Dataset records:
++++

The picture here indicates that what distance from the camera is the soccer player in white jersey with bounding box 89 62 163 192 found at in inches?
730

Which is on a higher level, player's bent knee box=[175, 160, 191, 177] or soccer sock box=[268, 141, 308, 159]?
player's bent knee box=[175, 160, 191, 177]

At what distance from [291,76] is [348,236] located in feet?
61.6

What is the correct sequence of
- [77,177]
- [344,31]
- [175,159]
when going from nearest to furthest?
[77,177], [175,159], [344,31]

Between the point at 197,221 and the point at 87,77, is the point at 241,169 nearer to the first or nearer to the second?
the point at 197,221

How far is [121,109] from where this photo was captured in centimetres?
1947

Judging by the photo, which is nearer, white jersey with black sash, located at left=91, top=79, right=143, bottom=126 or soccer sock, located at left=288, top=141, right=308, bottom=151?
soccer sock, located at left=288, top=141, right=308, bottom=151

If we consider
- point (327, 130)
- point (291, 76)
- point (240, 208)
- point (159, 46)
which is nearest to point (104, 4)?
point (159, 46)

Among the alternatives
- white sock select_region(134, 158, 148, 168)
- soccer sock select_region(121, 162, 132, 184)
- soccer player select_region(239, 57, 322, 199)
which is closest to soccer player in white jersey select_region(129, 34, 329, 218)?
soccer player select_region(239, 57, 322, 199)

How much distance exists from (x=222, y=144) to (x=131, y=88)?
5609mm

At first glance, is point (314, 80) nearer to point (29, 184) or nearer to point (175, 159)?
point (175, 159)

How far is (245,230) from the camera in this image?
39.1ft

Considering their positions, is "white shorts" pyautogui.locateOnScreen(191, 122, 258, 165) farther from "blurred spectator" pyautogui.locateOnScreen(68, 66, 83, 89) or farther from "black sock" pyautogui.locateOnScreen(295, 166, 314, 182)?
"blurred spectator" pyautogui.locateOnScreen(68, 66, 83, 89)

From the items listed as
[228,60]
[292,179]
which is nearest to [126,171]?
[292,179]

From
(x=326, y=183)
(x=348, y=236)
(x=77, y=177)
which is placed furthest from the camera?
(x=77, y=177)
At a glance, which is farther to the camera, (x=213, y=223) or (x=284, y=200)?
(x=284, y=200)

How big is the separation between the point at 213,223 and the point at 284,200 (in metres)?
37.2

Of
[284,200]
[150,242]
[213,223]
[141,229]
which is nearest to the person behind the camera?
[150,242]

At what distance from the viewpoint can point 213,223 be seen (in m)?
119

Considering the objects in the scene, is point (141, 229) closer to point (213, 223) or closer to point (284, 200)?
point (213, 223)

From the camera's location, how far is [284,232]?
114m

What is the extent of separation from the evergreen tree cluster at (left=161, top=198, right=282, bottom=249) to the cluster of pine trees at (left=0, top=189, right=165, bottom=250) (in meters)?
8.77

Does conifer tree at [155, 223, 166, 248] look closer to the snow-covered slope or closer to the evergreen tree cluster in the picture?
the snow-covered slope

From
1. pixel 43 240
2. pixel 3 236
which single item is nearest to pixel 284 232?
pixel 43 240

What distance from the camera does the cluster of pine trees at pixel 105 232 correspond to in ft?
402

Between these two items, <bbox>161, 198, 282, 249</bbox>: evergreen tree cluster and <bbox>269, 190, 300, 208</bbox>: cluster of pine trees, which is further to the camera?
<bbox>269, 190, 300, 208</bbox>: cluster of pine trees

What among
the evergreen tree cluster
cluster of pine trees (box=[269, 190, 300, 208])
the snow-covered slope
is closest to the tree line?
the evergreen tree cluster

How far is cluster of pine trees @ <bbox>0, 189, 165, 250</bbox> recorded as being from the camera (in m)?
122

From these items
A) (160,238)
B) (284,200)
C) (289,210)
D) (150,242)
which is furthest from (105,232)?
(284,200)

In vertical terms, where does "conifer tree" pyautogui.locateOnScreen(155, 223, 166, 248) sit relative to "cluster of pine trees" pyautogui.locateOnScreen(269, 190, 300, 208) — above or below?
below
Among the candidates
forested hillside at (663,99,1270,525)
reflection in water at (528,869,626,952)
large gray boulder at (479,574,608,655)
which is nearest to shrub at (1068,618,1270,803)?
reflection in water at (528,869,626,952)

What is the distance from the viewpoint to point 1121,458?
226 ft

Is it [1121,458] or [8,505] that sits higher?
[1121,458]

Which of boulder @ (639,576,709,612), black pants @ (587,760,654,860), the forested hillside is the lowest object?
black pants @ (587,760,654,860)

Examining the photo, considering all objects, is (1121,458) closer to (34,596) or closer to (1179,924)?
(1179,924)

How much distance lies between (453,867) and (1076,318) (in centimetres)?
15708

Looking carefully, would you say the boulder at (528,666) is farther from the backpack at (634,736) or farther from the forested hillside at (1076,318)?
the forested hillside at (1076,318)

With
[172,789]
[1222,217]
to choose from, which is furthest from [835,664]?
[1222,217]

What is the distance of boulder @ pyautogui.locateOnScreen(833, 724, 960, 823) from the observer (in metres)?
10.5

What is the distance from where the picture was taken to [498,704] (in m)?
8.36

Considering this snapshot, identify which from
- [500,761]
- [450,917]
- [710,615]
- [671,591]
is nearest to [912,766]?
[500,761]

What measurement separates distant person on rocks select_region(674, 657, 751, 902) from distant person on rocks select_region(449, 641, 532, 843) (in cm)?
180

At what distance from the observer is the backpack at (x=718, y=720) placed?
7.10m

++++

# What the exercise asks
Swap "boulder" for "large rock" everywhere in the lines above, and leave everything else unchanged.

# Full output
The picture here indicates that what distance from the camera is the soccer player in white jersey with bounding box 89 62 163 192 found at in inches?
730

Which is on a higher level, player's bent knee box=[175, 160, 191, 177] or soccer sock box=[268, 141, 308, 159]?
player's bent knee box=[175, 160, 191, 177]

At what distance from [291,76] is [348,236] located in feet?
61.6

What is the correct sequence of
- [77,177]
- [344,31]
- [175,159]
when going from nearest to furthest?
[77,177], [175,159], [344,31]

Between the point at 197,221 and the point at 87,77, is the point at 241,169 nearer to the first or nearer to the second?
the point at 197,221

How far is [121,109] from where this photo was captured in centimetres?
1947

Judging by the photo, which is nearer, white jersey with black sash, located at left=91, top=79, right=143, bottom=126 or soccer sock, located at left=288, top=141, right=308, bottom=151?
soccer sock, located at left=288, top=141, right=308, bottom=151

If we consider
- point (327, 130)
- point (291, 76)
- point (240, 208)
- point (159, 46)
which is nearest to point (104, 4)?
point (159, 46)

Among the alternatives
- white sock select_region(134, 158, 148, 168)
- soccer sock select_region(121, 162, 132, 184)
- soccer player select_region(239, 57, 322, 199)
which is closest to soccer player in white jersey select_region(129, 34, 329, 218)?
soccer player select_region(239, 57, 322, 199)

How much distance exists from (x=222, y=144) to (x=131, y=88)?
5609mm

At first glance, is point (314, 80) nearer to point (29, 184) or nearer to point (175, 159)?
point (175, 159)

How far is (245,230) from the camera in this image?
39.1ft

Considering their positions, is "white shorts" pyautogui.locateOnScreen(191, 122, 258, 165) farther from "blurred spectator" pyautogui.locateOnScreen(68, 66, 83, 89) or farther from "black sock" pyautogui.locateOnScreen(295, 166, 314, 182)?
"blurred spectator" pyautogui.locateOnScreen(68, 66, 83, 89)

From the items listed as
[228,60]
[292,179]
which is nearest to [126,171]?
[292,179]

From
(x=326, y=183)
(x=348, y=236)
(x=77, y=177)
which is placed furthest from the camera?
(x=77, y=177)
At a glance, which is farther to the camera, (x=213, y=223) or (x=284, y=200)?
(x=284, y=200)

How big is the separation between the point at 213,223 and the point at 284,200 (in metres)?
37.2

Of
[284,200]
[150,242]
[213,223]
[141,229]
which is nearest to the person behind the camera?
[150,242]

At what distance from the viewpoint can point 213,223 be seen (in m)?
119

Considering the objects in the scene, is point (141, 229) closer to point (213, 223) or closer to point (284, 200)?
point (213, 223)

From the camera's location, how far is [284,232]?
114m

What is the extent of separation from the evergreen tree cluster at (left=161, top=198, right=282, bottom=249) to the cluster of pine trees at (left=0, top=189, right=165, bottom=250) (in meters)?
8.77

Does conifer tree at [155, 223, 166, 248] look closer to the snow-covered slope or closer to the evergreen tree cluster in the picture?
the snow-covered slope

From
1. pixel 43 240
2. pixel 3 236
which single item is nearest to pixel 284 232?
pixel 43 240

What distance from the camera does the cluster of pine trees at pixel 105 232 correspond to in ft?
402

Between these two items, <bbox>161, 198, 282, 249</bbox>: evergreen tree cluster and <bbox>269, 190, 300, 208</bbox>: cluster of pine trees, which is further to the camera?
<bbox>269, 190, 300, 208</bbox>: cluster of pine trees

What among
the evergreen tree cluster
cluster of pine trees (box=[269, 190, 300, 208])
the snow-covered slope
is closest to the tree line?
the evergreen tree cluster

How far is cluster of pine trees @ <bbox>0, 189, 165, 250</bbox> recorded as being from the camera (in m)?
122

From these items
A) (160,238)
B) (284,200)
C) (289,210)
D) (150,242)
which is furthest from (105,232)?
(284,200)

In vertical terms, where does "conifer tree" pyautogui.locateOnScreen(155, 223, 166, 248) sit relative to "cluster of pine trees" pyautogui.locateOnScreen(269, 190, 300, 208) — above or below?
below
Among the candidates
forested hillside at (663,99,1270,525)
reflection in water at (528,869,626,952)
large gray large rock at (479,574,608,655)
which is nearest to shrub at (1068,618,1270,803)?
reflection in water at (528,869,626,952)

What is the distance from the viewpoint to point 1121,458?
226 ft

Is it [1121,458] or [8,505] that sits higher?
[1121,458]

Which of large rock @ (639,576,709,612), black pants @ (587,760,654,860), the forested hillside is the lowest object?
black pants @ (587,760,654,860)

Examining the photo, considering all objects, is (1121,458) closer to (34,596) or closer to (1179,924)?
(1179,924)

How much distance lies between (453,867) and (1076,318) (in centimetres)?
15708

Looking carefully, would you say the large rock at (528,666) is farther from the backpack at (634,736) or farther from the forested hillside at (1076,318)?
the forested hillside at (1076,318)

With
[172,789]
[1222,217]
to choose from, which is furthest from [835,664]?
[1222,217]

What is the distance of large rock @ pyautogui.locateOnScreen(833, 724, 960, 823) from the observer (in metres)?
10.5

What is the distance from where the picture was taken to [498,704] (in m)?
8.36

Considering this snapshot, identify which from
- [500,761]
- [450,917]
- [710,615]
- [671,591]
is nearest to [912,766]?
[500,761]

What measurement separates distant person on rocks select_region(674, 657, 751, 902) from distant person on rocks select_region(449, 641, 532, 843) (in cm)?
180

At what distance from the observer is the backpack at (x=718, y=720) placed?
7.10m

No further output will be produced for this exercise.